猪木正道先生は、当時の状況をどのように書いているのだろうか?
・・・
(山県有朋像)
中公新書 「軍国日本の興亡」 猪木正道 1995年
(1914年)
ヨーロッパ列強が世界大戦に突入した時、大隈内閣の加藤高明外相は、日英同盟を口実にドイツと戦争する心組だった。
英国大使より援助を求められ、渡りに船と喜び、翌8月7日「英国の請求に応じ、ドイツと開戦する」と英国に申し入れた。
しかし英国は8月11日、日本の申し入れを正式に謝絶した。
日本は対独戦争の方針を改めず、8月23日最後通牒を発した。
8月27日久留米の第18師団が青島攻略を命ぜられた。
日本軍が青島へ進撃する際、山東鉄道を押収したので、中国は日本に抗議した。
日本は中国に対し翌年1月「21ヶ条の要求」をつきつけた。
(1917年)
11月、ソビエト政府の成立を宣言。
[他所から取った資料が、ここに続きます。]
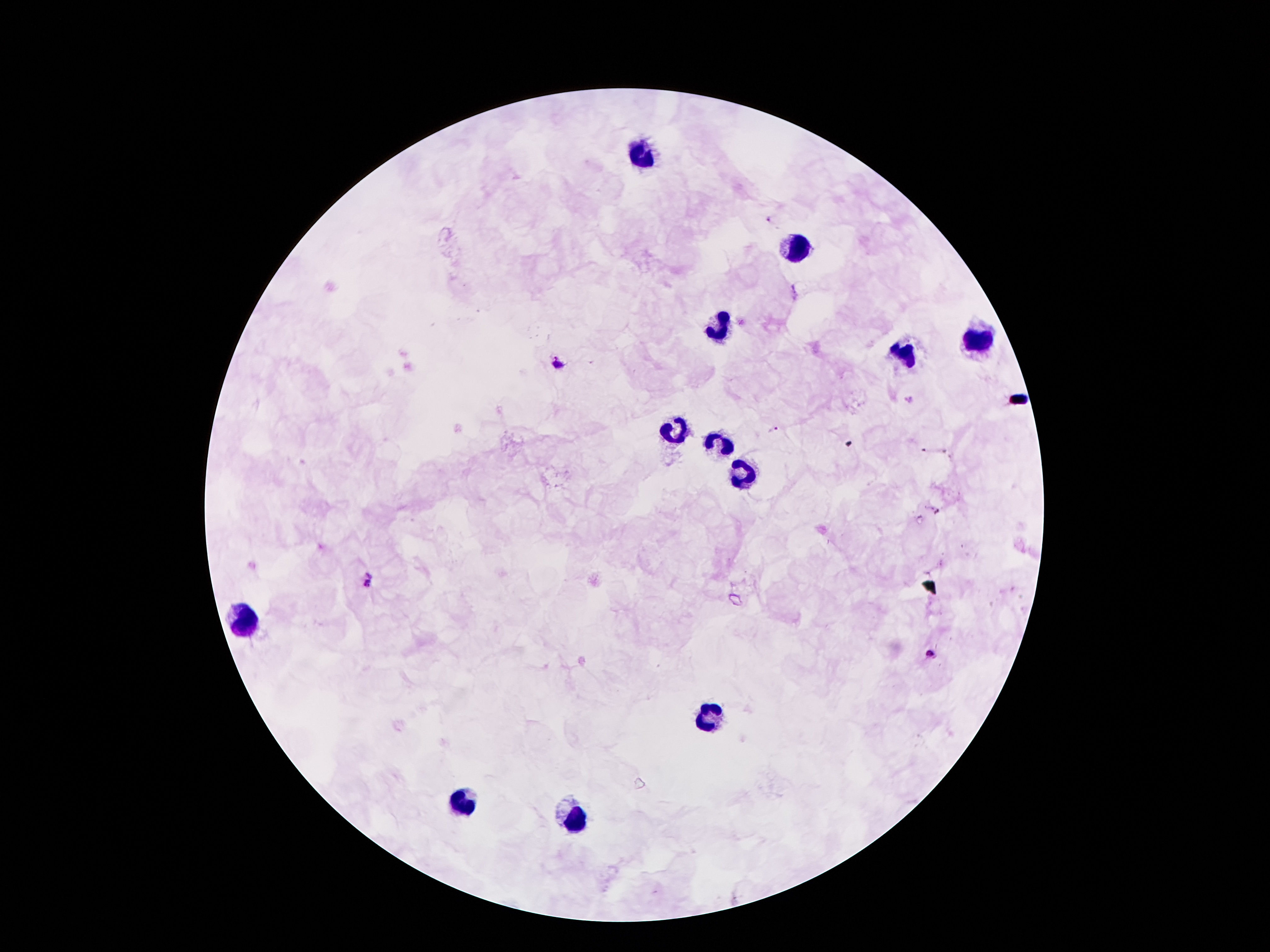

coordinate format = approximate centers as [x, y] in pixels
Plasmodium parasite locations = [560, 363], [910, 399], [775, 428], [936, 510], [371, 581], [931, 652]
leukocyte locations = [645, 155], [798, 246], [725, 328], [979, 341], [904, 354], [674, 432], [718, 445], [740, 474], [243, 617], [705, 717], [466, 801], [574, 819]
capture = smartphone camera through the microscope eyepiece
preparation = thick blood film
field of view = one from this slide
stain = Giemsa
patient malaria status = infected with Plasmodium falciparum
magnification = 100x
image size = 1270×952 pixels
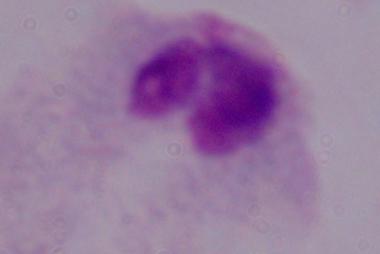

{
  "magnification": "1000x",
  "modality": "micrograph",
  "identification": "trichomonad"
}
Classify this cell by malaria status.
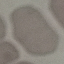
Uninfected.

image type = automatically extracted cell patch, resized to 64 × 64 pixels
stain = Giemsa
preparation = thin blood smear
capture = smartphone through the microscope eyepiece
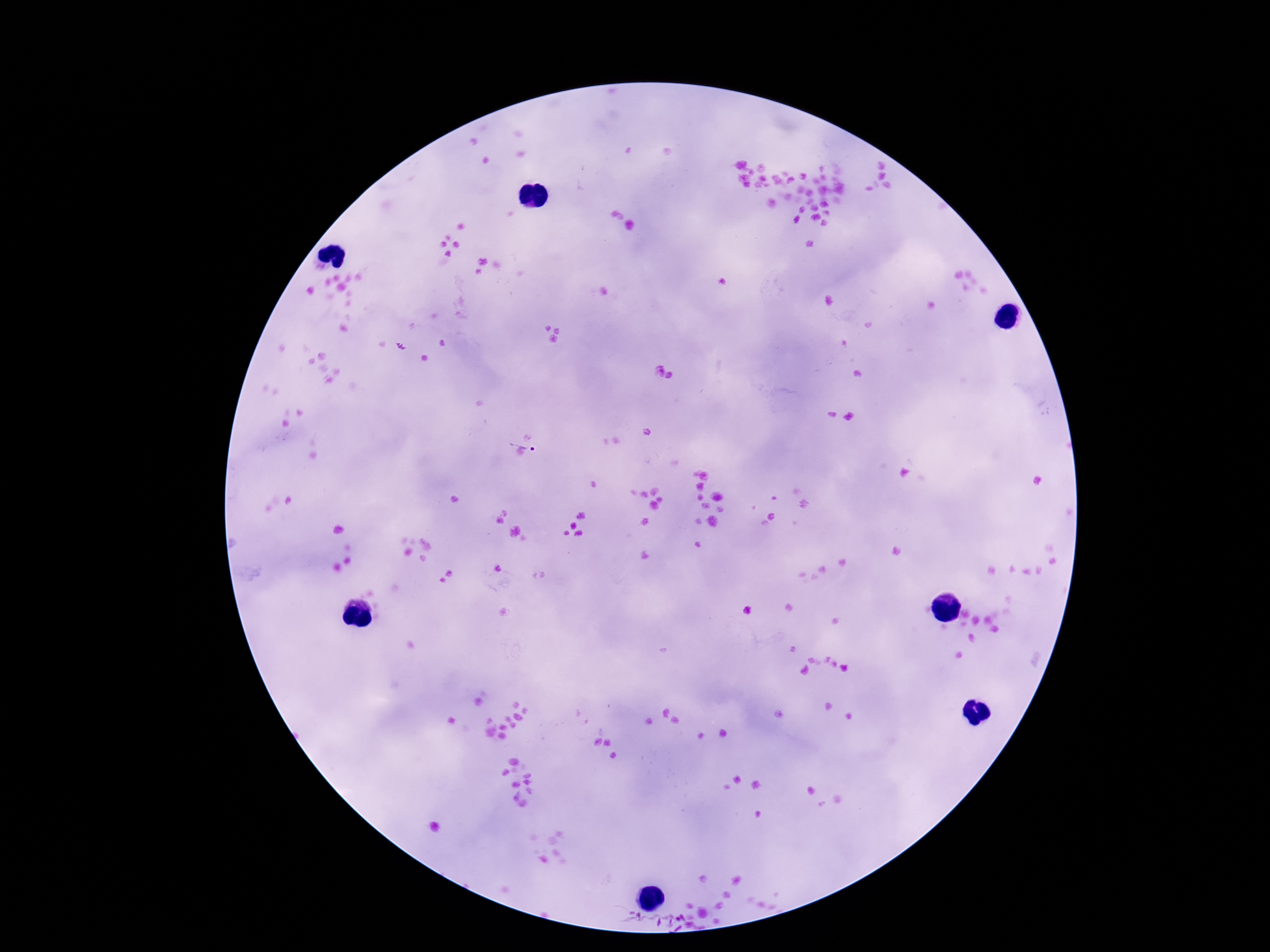
Approximate centers as {x, y} in pixels.
Summary:
  - Plasmodium parasite locations: {521, 447}
  - Stain: Giemsa
  - Field of view: single
  - Capture: smartphone camera through the microscope eyepiece
  - Preparation: thick blood film
  - Image size: 1270×952 pixels
  - Patient malaria status: positive
  - Magnification: 100x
Point out each Plasmodium parasite.
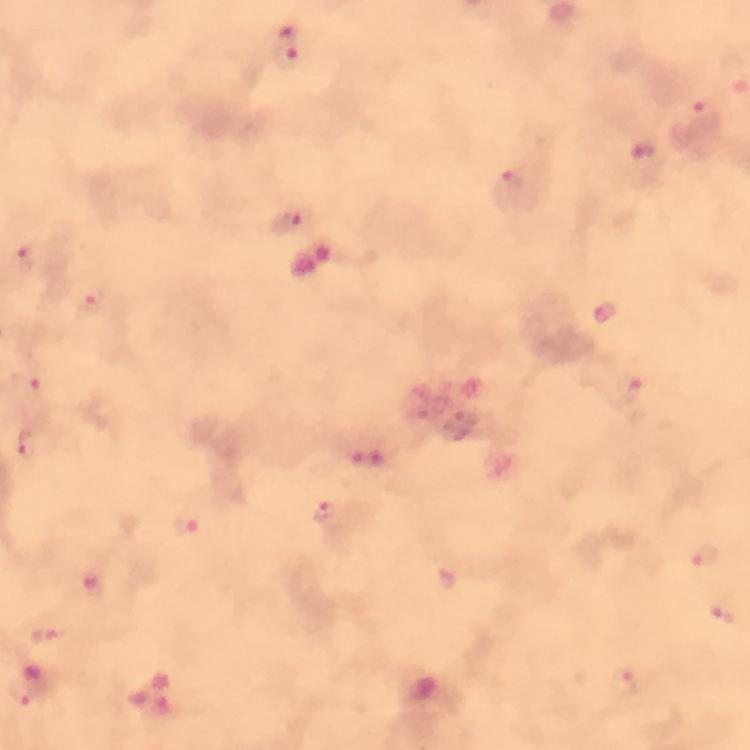
Approximate object centers, in pixels from the top-left corner.
Plasmodium parasites: (x=295, y=47), (x=702, y=117), (x=643, y=151), (x=510, y=187), (x=288, y=223), (x=26, y=259), (x=94, y=299), (x=606, y=310), (x=27, y=381), (x=630, y=389), (x=25, y=446), (x=373, y=462), (x=325, y=513), (x=186, y=527), (x=706, y=557), (x=97, y=587), (x=724, y=614), (x=45, y=637), (x=625, y=684), (x=28, y=689).

Image is 750×750 pixels. Photographed through the microscope with a smartphone camera. Giemsa-stained preparation. At 100x magnification. Cropped region of a single field of view. From a diagnostic examination for malaria. Immersion oil was used. Thick smear.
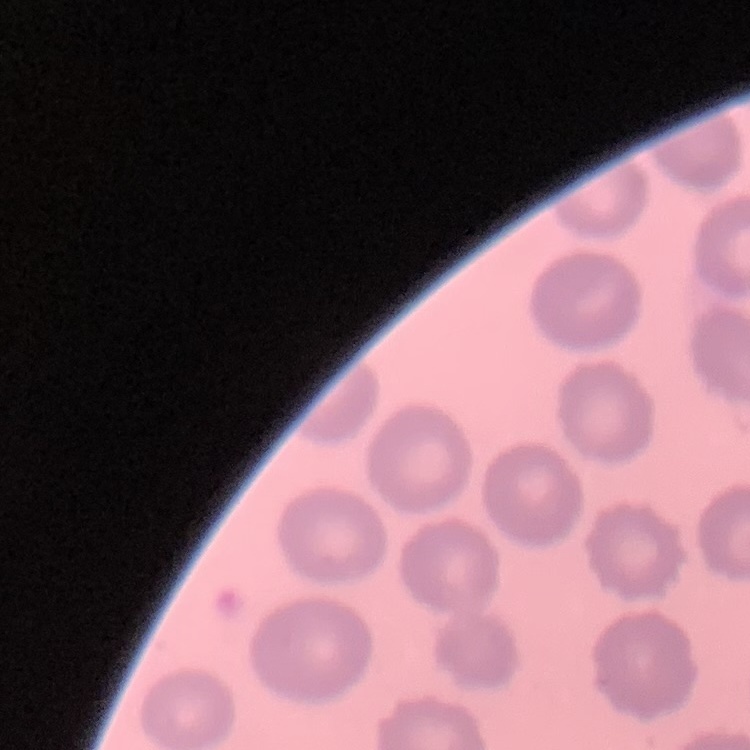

翌年3月ドイツと単独講和を結ぶ。
ソビエトは首都ペトログラードで勝利したのであって、ロシア全土を制圧したのではなかった。
危険な共産党政権を双葉のうちに打倒しようと、英国、フランスなどは軍隊を派遣して武力干渉を開始した。
ロシア国内では反革命派もいたるところで立ち上がり、ロシアは1921年末まで、外国からの武力干渉と内乱に悩まされた。
(1918年)
英仏両国は日本に対してしきりにシベリアへの出兵を要請してきた。
シベリアで苦戦しているチェコ軍を救援するためである。
寺内首相は元老山県有朋に警告されて出兵に賛成しなかった。
山県は4月24日に次の警告を発している。
「今日本がシベリアに出兵して、はたして勝利を達しうる成算ありや。
戦線は拡張し、深く露国に侵入する必要を感ずる。
現在にしても、米穀の不足を感じ、非常の高値を出している。
これが出兵などという場合になりて、はたして食物の供給に差し支えなきや」
元老が明治維新以来の苦しい経験により、対外関係ではきわめて慎重であったのに対して、新世代に属する外相は概して強硬であった。
7月、米国は日本に、チェコ軍救援のため共同出兵を提案した。
山県や原敬のような出兵反対論者も、共同ならば異存はないということになった。
8月、日・米・加・伊・英が派遣した。
翌1920年9月まで、チェコ軍救援は達成された。
(1920年)
1月米国は撤兵を通告してきた。
日本は、撤兵の機会を逸し、パルチザンと呼ばれた現地民のゲリラ活動に悩まされた。
(1921年)
5月25日~27日、尼港虐殺事件が起こっている。
(1922年)
6月12日、加藤友三郎内閣が成立して撤兵に決し、10月完全に撤兵することができた。
・・・・・・・・・・・・・・・・・・・・・・・
シベリア出兵によって、多い時には7万3000の大軍がシベリアに駐屯し、10億の戦費も無駄使いに終わった。
日本以外にもソビエト・ロシアに武力干渉した国は少なくないが、一番長く居座って、国際的に悪評を受けたのは日本であった。